WHAT IS BEING ASKED ::
An exact reproduction of the lines from the one with "The researchers crossed" to the end of the data below is required. No other lines may be included.

[[ RECORDS FOR THIS EXERCISE, beginning ]]

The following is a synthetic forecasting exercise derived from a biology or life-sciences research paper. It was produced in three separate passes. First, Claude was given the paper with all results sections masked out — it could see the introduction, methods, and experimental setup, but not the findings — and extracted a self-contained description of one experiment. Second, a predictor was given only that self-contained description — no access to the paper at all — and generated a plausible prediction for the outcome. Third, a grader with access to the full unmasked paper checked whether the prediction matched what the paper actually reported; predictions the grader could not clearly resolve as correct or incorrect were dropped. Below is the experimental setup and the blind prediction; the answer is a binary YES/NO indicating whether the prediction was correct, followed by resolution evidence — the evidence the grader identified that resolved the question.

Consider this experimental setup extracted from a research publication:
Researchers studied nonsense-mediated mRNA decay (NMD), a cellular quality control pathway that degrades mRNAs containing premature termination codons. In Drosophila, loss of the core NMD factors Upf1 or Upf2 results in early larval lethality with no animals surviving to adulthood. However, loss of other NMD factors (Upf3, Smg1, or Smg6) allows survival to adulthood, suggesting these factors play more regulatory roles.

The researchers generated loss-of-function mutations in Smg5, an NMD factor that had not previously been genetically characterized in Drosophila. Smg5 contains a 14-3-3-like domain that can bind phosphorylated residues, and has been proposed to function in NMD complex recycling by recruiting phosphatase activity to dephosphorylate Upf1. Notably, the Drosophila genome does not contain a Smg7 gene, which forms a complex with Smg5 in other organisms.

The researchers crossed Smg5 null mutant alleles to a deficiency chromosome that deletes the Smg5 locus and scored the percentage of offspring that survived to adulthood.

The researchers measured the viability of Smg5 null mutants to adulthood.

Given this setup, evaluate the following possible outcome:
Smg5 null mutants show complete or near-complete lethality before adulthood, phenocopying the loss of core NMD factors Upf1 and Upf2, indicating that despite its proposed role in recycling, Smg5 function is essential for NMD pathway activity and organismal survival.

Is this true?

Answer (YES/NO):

[[ RECORDS FOR THIS EXERCISE, end ]]

WRITTEN RESPONSE ::
The researchers crossed Smg5 null mutant alleles to a deficiency chromosome that deletes the Smg5 locus and scored the percentage of offspring that survived to adulthood.

The researchers measured the viability of Smg5 null mutants to adulthood.

Given this setup, evaluate the following possible outcome:
Smg5 null mutants show complete or near-complete lethality before adulthood, phenocopying the loss of core NMD factors Upf1 and Upf2, indicating that despite its proposed role in recycling, Smg5 function is essential for NMD pathway activity and organismal survival.

Is this true?

Answer (YES/NO):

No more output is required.